┌──
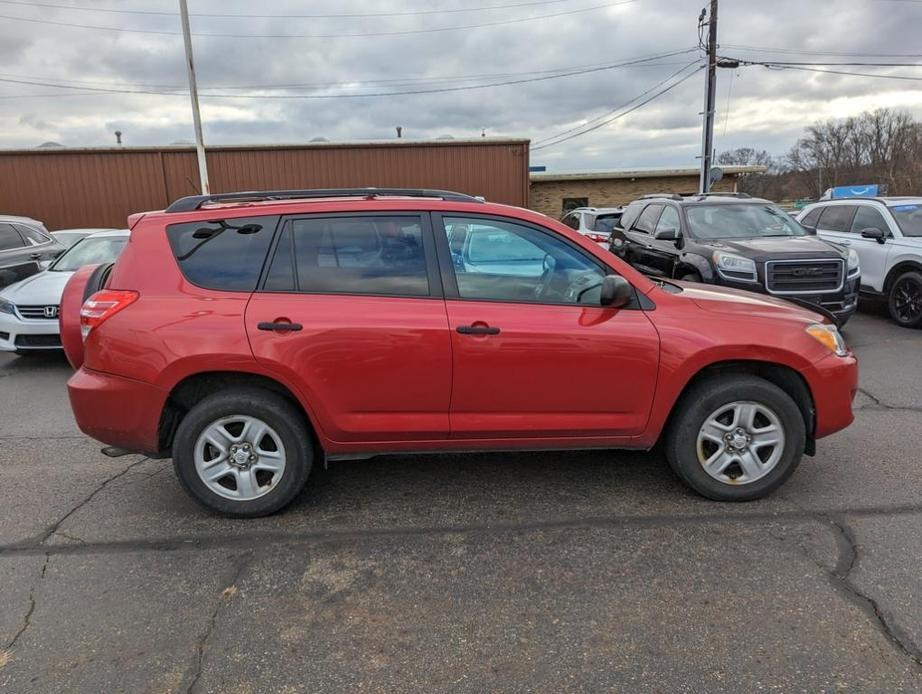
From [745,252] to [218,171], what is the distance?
18.3 meters

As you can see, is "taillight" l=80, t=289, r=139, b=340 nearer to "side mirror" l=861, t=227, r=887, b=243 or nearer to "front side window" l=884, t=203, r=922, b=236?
"side mirror" l=861, t=227, r=887, b=243

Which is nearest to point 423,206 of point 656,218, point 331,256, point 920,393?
point 331,256

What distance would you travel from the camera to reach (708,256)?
25.6ft

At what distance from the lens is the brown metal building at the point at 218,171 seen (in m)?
21.0

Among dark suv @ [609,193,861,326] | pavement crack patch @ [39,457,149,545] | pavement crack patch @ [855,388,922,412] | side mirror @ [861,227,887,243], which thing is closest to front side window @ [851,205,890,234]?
side mirror @ [861,227,887,243]

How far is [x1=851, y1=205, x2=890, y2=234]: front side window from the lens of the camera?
958 centimetres

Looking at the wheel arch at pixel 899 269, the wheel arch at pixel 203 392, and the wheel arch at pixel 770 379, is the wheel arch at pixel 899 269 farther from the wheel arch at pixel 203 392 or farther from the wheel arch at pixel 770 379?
the wheel arch at pixel 203 392

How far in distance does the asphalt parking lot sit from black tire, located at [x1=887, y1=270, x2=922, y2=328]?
5.34 metres

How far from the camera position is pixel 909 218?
939 centimetres

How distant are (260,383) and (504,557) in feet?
5.23

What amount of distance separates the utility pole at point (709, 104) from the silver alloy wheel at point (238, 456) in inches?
798

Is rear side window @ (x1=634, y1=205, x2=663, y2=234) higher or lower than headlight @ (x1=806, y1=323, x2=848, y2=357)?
higher

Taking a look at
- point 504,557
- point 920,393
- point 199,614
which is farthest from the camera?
point 920,393

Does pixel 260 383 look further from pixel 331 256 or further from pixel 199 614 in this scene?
pixel 199 614
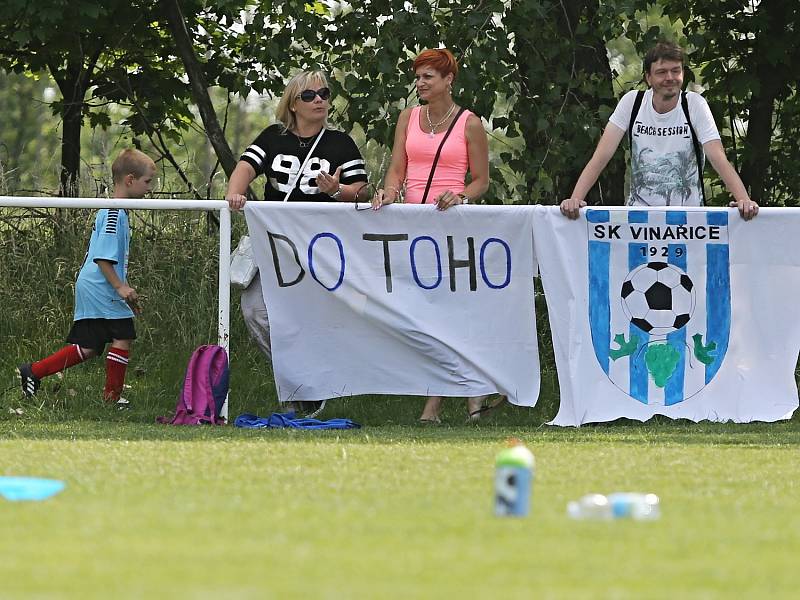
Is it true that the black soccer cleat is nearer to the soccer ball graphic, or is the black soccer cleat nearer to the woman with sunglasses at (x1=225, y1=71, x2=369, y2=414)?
the woman with sunglasses at (x1=225, y1=71, x2=369, y2=414)

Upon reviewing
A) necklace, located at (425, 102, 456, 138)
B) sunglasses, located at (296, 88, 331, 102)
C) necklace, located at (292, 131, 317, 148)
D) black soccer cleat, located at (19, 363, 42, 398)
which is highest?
sunglasses, located at (296, 88, 331, 102)

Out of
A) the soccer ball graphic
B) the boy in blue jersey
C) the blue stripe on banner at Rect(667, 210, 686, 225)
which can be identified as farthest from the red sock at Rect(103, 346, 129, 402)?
the blue stripe on banner at Rect(667, 210, 686, 225)

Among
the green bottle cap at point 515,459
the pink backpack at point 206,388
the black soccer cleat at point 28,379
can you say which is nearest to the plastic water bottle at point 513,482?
the green bottle cap at point 515,459

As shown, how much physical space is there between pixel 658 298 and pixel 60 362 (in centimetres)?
340

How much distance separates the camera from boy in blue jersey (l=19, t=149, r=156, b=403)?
886 centimetres

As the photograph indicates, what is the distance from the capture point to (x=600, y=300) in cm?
859

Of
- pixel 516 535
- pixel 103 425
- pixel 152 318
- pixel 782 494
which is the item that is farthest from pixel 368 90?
pixel 516 535

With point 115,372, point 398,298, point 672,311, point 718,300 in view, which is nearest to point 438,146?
point 398,298

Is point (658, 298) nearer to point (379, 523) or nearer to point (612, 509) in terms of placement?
point (612, 509)

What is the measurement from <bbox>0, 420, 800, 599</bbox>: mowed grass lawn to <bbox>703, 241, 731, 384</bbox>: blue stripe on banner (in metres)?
1.20

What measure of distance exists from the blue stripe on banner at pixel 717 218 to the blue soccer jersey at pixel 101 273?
A: 3.29 meters

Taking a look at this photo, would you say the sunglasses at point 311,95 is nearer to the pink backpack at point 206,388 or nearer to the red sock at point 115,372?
the pink backpack at point 206,388

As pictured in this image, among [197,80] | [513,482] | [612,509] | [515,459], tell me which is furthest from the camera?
[197,80]

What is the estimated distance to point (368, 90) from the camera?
10.9 m
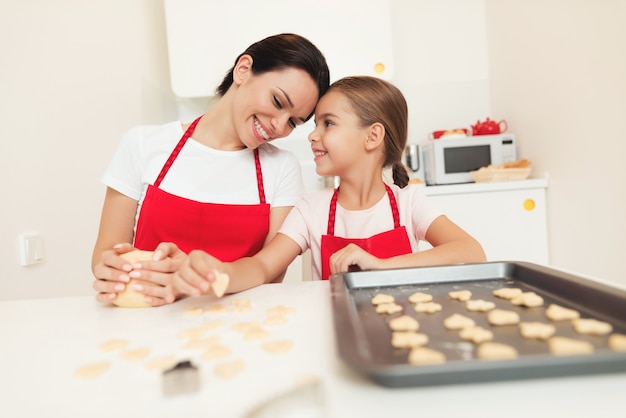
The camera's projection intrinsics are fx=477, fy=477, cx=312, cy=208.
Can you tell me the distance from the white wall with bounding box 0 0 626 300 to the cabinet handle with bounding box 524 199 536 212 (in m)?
0.07

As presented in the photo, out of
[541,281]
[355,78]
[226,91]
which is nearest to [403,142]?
[355,78]

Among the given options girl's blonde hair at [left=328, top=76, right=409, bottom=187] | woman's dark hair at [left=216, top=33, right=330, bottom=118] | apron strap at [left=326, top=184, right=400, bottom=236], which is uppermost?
woman's dark hair at [left=216, top=33, right=330, bottom=118]

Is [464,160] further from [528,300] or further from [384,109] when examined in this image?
[528,300]

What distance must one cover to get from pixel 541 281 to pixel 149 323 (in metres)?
0.58

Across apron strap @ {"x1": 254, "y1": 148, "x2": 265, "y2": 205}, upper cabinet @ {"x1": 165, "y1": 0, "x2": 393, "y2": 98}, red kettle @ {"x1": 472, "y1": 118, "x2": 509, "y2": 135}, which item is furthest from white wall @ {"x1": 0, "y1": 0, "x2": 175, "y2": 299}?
red kettle @ {"x1": 472, "y1": 118, "x2": 509, "y2": 135}

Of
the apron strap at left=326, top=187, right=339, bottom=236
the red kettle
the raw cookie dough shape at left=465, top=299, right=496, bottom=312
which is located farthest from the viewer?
the red kettle

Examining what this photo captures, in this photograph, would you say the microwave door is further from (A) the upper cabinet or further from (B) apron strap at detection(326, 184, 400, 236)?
(B) apron strap at detection(326, 184, 400, 236)

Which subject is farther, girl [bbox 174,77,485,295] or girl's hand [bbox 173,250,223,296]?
girl [bbox 174,77,485,295]

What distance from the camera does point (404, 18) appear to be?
8.46 feet

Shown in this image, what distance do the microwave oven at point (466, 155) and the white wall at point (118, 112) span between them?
0.37 ft

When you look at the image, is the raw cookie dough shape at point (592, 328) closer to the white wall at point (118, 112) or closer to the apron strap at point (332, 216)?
the apron strap at point (332, 216)

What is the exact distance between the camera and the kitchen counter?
370mm

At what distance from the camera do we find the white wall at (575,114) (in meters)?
1.52

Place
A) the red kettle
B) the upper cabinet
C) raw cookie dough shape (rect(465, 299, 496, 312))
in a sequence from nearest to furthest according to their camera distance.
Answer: raw cookie dough shape (rect(465, 299, 496, 312)) < the upper cabinet < the red kettle
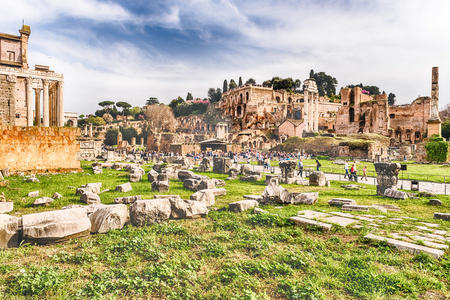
└──
*Task goal:* Quote the records word for word, starting at the line that contains "Across apron strap" and ending at the last line of the records. Leave the pictures out of your answer.

*Exercise output:*
Across apron strap @ {"x1": 254, "y1": 148, "x2": 265, "y2": 205}, upper cabinet @ {"x1": 165, "y1": 0, "x2": 393, "y2": 98}, red kettle @ {"x1": 472, "y1": 118, "x2": 509, "y2": 135}, which item is furthest from white wall @ {"x1": 0, "y1": 0, "x2": 175, "y2": 299}?
red kettle @ {"x1": 472, "y1": 118, "x2": 509, "y2": 135}

Of
the apron strap at left=326, top=187, right=339, bottom=236
the red kettle
the raw cookie dough shape at left=465, top=299, right=496, bottom=312
which is located farthest from the viewer?
the red kettle

Examining what this photo captures, in this photograph, would you say the microwave door is further from (A) the upper cabinet or further from (B) apron strap at detection(326, 184, 400, 236)?
(B) apron strap at detection(326, 184, 400, 236)

Which subject is farther, girl [bbox 174,77,485,295] or girl's hand [bbox 173,250,223,296]?
girl [bbox 174,77,485,295]

What distance from the camera does point (404, 18) appear to be?
8.46 feet

Shown in this image, what distance do the microwave oven at point (466, 155) and the white wall at point (118, 112) span between them?
0.37 ft

When you look at the image, is the raw cookie dough shape at point (592, 328) closer to the white wall at point (118, 112) or closer to the apron strap at point (332, 216)?
the apron strap at point (332, 216)

What is the exact distance between the camera and the kitchen counter?
370mm

At what distance from the camera do we find the white wall at (575,114) (in meters)?
1.52

Place
A) the red kettle
B) the upper cabinet
C) raw cookie dough shape (rect(465, 299, 496, 312))
in a sequence from nearest to furthest according to their camera distance.
Answer: raw cookie dough shape (rect(465, 299, 496, 312)) < the upper cabinet < the red kettle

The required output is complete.